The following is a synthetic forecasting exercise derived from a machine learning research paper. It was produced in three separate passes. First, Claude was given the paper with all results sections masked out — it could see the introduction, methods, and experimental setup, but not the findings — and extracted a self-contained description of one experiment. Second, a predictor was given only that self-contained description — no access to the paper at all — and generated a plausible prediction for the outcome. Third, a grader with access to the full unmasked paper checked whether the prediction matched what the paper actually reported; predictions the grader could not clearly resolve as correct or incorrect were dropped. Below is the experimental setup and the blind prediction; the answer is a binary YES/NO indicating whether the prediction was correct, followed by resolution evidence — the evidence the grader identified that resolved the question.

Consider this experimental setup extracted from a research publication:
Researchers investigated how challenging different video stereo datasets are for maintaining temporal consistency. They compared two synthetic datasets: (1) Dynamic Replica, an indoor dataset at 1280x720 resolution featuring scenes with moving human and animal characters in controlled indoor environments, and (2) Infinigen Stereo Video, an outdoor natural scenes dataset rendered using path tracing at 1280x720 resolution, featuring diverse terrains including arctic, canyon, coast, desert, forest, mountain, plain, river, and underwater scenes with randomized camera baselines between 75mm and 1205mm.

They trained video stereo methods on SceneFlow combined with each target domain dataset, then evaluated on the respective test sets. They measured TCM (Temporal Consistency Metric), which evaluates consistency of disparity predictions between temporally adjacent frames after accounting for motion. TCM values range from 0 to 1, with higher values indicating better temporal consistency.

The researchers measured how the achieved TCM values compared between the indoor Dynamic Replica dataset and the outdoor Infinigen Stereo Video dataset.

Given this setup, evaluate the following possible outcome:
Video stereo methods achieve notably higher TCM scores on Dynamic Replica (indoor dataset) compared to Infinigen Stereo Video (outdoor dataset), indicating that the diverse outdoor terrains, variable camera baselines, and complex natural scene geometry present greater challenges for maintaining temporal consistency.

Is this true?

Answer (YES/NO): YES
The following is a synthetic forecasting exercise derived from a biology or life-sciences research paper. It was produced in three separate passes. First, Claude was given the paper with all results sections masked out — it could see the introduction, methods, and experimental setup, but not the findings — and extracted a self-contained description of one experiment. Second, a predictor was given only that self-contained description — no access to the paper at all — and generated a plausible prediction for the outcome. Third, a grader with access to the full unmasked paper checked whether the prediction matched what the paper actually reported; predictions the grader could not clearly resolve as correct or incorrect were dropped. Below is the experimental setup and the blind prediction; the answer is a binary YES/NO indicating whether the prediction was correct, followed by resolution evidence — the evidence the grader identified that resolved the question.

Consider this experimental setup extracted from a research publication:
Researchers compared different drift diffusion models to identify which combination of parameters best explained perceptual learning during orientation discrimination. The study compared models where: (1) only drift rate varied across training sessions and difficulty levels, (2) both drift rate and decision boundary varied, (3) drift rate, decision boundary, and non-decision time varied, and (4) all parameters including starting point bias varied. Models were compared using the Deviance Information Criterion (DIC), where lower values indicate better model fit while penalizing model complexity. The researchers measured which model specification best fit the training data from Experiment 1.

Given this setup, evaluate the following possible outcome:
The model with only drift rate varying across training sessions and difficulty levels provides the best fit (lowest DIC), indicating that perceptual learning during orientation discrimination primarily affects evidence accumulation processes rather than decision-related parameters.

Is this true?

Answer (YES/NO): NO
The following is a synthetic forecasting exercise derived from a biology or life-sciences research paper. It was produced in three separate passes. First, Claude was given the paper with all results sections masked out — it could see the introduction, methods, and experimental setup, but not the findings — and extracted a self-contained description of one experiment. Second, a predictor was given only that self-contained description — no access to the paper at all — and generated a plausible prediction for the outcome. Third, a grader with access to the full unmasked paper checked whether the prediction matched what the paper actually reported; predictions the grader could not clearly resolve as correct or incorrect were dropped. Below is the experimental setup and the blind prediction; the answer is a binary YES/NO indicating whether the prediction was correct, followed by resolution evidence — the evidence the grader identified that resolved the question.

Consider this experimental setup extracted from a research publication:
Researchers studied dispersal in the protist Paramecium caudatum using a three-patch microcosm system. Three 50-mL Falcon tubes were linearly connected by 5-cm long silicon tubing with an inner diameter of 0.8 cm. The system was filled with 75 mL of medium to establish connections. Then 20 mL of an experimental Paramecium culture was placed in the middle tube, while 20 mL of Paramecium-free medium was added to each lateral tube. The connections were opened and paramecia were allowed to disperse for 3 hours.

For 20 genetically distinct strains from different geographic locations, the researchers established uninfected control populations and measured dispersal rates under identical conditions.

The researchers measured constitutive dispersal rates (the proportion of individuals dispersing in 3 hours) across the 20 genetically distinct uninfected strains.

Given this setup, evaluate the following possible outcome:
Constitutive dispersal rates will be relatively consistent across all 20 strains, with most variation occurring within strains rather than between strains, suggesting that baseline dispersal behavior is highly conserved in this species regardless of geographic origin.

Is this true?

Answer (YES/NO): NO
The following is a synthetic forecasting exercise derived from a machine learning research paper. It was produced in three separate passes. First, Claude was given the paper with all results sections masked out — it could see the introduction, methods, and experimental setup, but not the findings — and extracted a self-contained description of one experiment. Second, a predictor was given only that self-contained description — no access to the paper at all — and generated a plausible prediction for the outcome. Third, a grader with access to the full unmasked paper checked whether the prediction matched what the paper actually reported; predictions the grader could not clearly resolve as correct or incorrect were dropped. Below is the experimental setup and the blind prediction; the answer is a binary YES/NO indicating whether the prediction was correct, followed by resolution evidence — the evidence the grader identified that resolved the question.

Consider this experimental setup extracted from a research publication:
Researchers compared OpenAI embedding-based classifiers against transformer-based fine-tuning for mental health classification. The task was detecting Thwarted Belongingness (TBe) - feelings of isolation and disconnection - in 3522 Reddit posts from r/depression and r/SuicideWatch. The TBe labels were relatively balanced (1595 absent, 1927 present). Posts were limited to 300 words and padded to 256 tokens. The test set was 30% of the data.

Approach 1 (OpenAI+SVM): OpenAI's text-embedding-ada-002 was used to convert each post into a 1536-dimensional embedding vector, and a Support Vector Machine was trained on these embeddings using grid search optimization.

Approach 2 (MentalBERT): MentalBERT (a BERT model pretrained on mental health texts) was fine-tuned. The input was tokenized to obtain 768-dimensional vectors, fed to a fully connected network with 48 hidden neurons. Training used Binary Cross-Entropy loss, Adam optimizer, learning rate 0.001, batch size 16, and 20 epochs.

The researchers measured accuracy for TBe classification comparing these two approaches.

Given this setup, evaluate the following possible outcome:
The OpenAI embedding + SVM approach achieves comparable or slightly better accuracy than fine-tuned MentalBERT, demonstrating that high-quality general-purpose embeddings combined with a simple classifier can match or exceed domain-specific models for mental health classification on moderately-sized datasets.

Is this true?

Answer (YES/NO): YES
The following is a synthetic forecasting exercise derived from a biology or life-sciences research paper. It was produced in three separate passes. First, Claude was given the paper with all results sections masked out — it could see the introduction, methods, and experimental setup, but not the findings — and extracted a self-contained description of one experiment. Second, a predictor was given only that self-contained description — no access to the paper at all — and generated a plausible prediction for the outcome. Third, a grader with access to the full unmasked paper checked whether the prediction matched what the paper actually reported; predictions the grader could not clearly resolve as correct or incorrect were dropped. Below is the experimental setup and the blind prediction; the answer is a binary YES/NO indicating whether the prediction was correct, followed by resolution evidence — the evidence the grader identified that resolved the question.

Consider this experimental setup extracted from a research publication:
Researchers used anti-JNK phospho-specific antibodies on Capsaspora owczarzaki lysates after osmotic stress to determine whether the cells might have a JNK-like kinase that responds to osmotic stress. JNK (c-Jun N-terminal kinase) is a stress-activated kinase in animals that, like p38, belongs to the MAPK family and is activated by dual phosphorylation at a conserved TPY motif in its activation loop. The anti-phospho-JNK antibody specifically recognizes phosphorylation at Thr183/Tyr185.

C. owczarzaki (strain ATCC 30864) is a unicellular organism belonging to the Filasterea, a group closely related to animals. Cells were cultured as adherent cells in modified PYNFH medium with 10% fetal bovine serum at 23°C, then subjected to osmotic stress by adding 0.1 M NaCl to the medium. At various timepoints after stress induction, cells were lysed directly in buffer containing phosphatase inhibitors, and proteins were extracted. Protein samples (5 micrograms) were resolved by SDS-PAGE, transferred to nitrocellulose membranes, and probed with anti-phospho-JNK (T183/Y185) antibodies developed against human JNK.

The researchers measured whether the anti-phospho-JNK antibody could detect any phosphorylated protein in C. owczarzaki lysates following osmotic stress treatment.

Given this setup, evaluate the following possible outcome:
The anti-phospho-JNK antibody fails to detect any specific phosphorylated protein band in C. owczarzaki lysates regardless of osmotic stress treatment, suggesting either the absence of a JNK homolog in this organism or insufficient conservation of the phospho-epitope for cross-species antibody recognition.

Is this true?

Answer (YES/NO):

- About this task -
All lines from the one holding "C. owczarzaki (strain" through the end of the entries need to be given again exactly. Leave out the others.

- Output of the exercise -
C. owczarzaki (strain ATCC 30864) is a unicellular organism belonging to the Filasterea, a group closely related to animals. Cells were cultured as adherent cells in modified PYNFH medium with 10% fetal bovine serum at 23°C, then subjected to osmotic stress by adding 0.1 M NaCl to the medium. At various timepoints after stress induction, cells were lysed directly in buffer containing phosphatase inhibitors, and proteins were extracted. Protein samples (5 micrograms) were resolved by SDS-PAGE, transferred to nitrocellulose membranes, and probed with anti-phospho-JNK (T183/Y185) antibodies developed against human JNK.

The researchers measured whether the anti-phospho-JNK antibody could detect any phosphorylated protein in C. owczarzaki lysates following osmotic stress treatment.

Given this setup, evaluate the following possible outcome:
The anti-phospho-JNK antibody fails to detect any specific phosphorylated protein band in C. owczarzaki lysates regardless of osmotic stress treatment, suggesting either the absence of a JNK homolog in this organism or insufficient conservation of the phospho-epitope for cross-species antibody recognition.

Is this true?

Answer (YES/NO):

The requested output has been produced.